■ Task to complete: Switch every "scene" in the items below to "view", and write the items out again with everything else left as it is.

■ Extracted information:
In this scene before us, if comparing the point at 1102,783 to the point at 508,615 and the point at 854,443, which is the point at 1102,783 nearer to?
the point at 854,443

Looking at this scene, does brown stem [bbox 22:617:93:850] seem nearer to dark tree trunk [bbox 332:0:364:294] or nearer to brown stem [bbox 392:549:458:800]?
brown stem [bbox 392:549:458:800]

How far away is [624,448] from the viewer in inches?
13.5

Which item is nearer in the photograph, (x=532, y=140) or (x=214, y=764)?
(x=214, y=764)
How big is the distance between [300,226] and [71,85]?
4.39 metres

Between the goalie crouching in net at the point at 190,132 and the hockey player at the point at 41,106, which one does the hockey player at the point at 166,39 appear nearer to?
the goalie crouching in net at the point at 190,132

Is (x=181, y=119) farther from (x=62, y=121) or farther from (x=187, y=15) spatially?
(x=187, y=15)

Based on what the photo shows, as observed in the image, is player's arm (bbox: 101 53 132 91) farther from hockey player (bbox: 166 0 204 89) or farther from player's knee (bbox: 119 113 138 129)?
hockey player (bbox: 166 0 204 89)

■ Right answer:
In this view before us, if comparing the point at 1102,783 to the point at 508,615 and the point at 854,443, which is the point at 1102,783 nearer to?
the point at 854,443

Looking at this view, does brown stem [bbox 22:617:93:850] seem nearer to dark tree trunk [bbox 332:0:364:294] or nearer to brown stem [bbox 392:549:458:800]?
brown stem [bbox 392:549:458:800]

How far away is [624,448] from the viewer in inches?
13.5

Which item is nearer in the photograph, (x=532, y=140) or (x=214, y=764)?
(x=214, y=764)
How big is the distance between [300,226] and [71,85]?
4.39 metres

Between the goalie crouching in net at the point at 190,132 and the hockey player at the point at 41,106, which one does the hockey player at the point at 166,39 appear nearer to?
the goalie crouching in net at the point at 190,132

Is (x=181, y=119) farther from (x=62, y=121) or farther from (x=187, y=15) spatially?
(x=187, y=15)

Based on what the photo shows, as observed in the image, is player's arm (bbox: 101 53 132 91) farther from hockey player (bbox: 166 0 204 89) or farther from player's knee (bbox: 119 113 138 129)?
hockey player (bbox: 166 0 204 89)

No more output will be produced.